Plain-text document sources
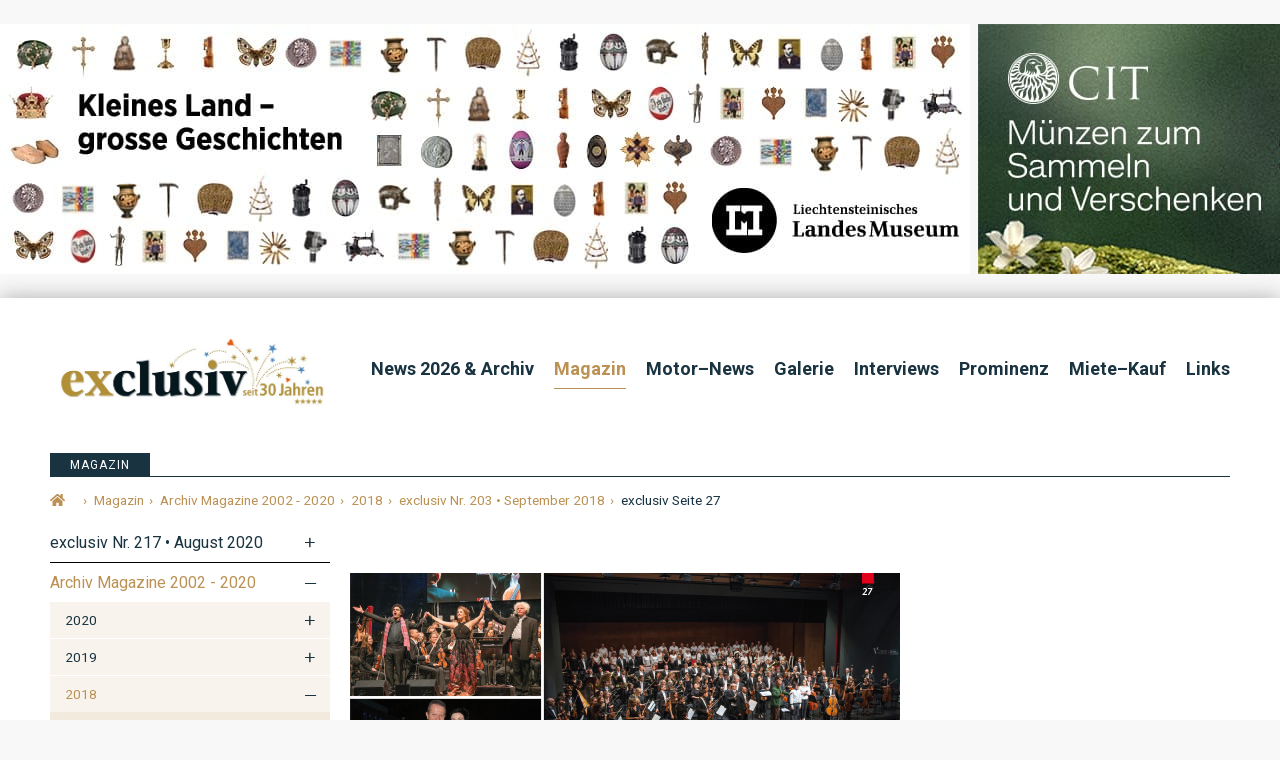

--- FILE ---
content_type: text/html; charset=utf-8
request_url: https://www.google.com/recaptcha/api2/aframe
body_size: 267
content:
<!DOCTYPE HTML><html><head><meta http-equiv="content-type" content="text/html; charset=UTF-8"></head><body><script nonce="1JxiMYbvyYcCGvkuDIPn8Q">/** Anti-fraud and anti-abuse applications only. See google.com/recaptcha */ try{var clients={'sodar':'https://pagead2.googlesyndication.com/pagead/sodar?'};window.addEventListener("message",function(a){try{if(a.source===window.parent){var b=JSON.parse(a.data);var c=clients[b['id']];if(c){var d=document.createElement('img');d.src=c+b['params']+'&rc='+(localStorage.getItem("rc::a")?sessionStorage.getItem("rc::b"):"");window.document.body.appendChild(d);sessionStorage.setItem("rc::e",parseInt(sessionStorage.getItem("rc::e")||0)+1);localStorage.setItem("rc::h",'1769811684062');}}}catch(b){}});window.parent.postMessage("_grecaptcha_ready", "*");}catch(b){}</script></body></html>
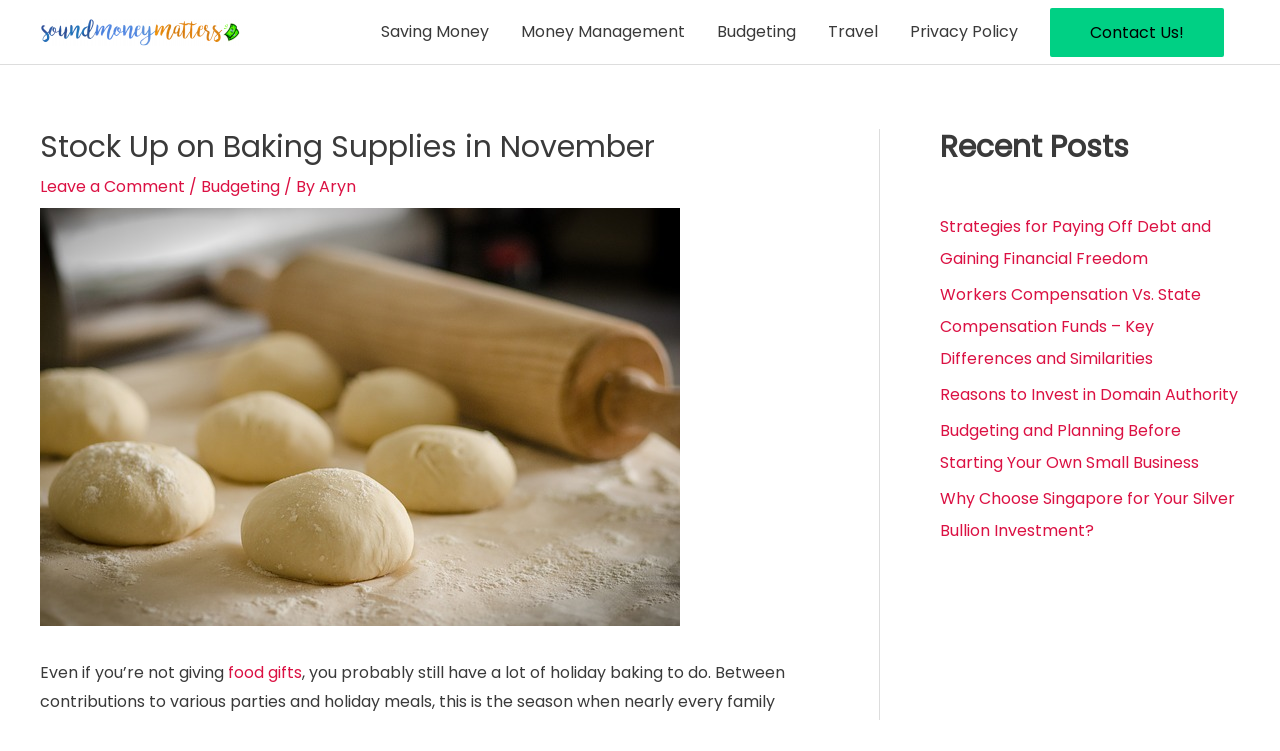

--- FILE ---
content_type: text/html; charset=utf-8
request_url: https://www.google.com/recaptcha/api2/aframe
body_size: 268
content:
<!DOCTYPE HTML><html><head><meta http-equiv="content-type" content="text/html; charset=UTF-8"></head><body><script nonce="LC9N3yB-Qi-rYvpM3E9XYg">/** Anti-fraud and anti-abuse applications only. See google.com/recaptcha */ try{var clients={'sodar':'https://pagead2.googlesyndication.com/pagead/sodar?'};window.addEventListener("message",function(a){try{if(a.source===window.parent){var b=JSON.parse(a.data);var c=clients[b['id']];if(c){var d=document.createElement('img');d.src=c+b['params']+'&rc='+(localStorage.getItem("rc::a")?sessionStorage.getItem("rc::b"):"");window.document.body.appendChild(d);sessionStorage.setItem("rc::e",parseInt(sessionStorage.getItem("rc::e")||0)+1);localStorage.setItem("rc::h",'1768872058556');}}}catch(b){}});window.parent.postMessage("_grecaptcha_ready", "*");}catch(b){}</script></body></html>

## What needs to be done
Copy every line of the data word for word, omitting the images.

## Output
--- FILE ---
content_type: text/html; charset=utf-8
request_url: https://www.google.com/recaptcha/api2/aframe
body_size: 267
content:
<!DOCTYPE HTML><html><head><meta http-equiv="content-type" content="text/html; charset=UTF-8"></head><body><script nonce="1JxiMYbvyYcCGvkuDIPn8Q">/** Anti-fraud and anti-abuse applications only. See google.com/recaptcha */ try{var clients={'sodar':'https://pagead2.googlesyndication.com/pagead/sodar?'};window.addEventListener("message",function(a){try{if(a.source===window.parent){var b=JSON.parse(a.data);var c=clients[b['id']];if(c){var d=document.createElement('img');d.src=c+b['params']+'&rc='+(localStorage.getItem("rc::a")?sessionStorage.getItem("rc::b"):"");window.document.body.appendChild(d);sessionStorage.setItem("rc::e",parseInt(sessionStorage.getItem("rc::e")||0)+1);localStorage.setItem("rc::h",'1769811684062');}}}catch(b){}});window.parent.postMessage("_grecaptcha_ready", "*");}catch(b){}</script></body></html>

--- FILE ---
content_type: text/html; charset=utf-8
request_url: https://www.google.com/recaptcha/api2/aframe
body_size: 268
content:
<!DOCTYPE HTML><html><head><meta http-equiv="content-type" content="text/html; charset=UTF-8"></head><body><script nonce="LC9N3yB-Qi-rYvpM3E9XYg">/** Anti-fraud and anti-abuse applications only. See google.com/recaptcha */ try{var clients={'sodar':'https://pagead2.googlesyndication.com/pagead/sodar?'};window.addEventListener("message",function(a){try{if(a.source===window.parent){var b=JSON.parse(a.data);var c=clients[b['id']];if(c){var d=document.createElement('img');d.src=c+b['params']+'&rc='+(localStorage.getItem("rc::a")?sessionStorage.getItem("rc::b"):"");window.document.body.appendChild(d);sessionStorage.setItem("rc::e",parseInt(sessionStorage.getItem("rc::e")||0)+1);localStorage.setItem("rc::h",'1768872058556');}}}catch(b){}});window.parent.postMessage("_grecaptcha_ready", "*");}catch(b){}</script></body></html>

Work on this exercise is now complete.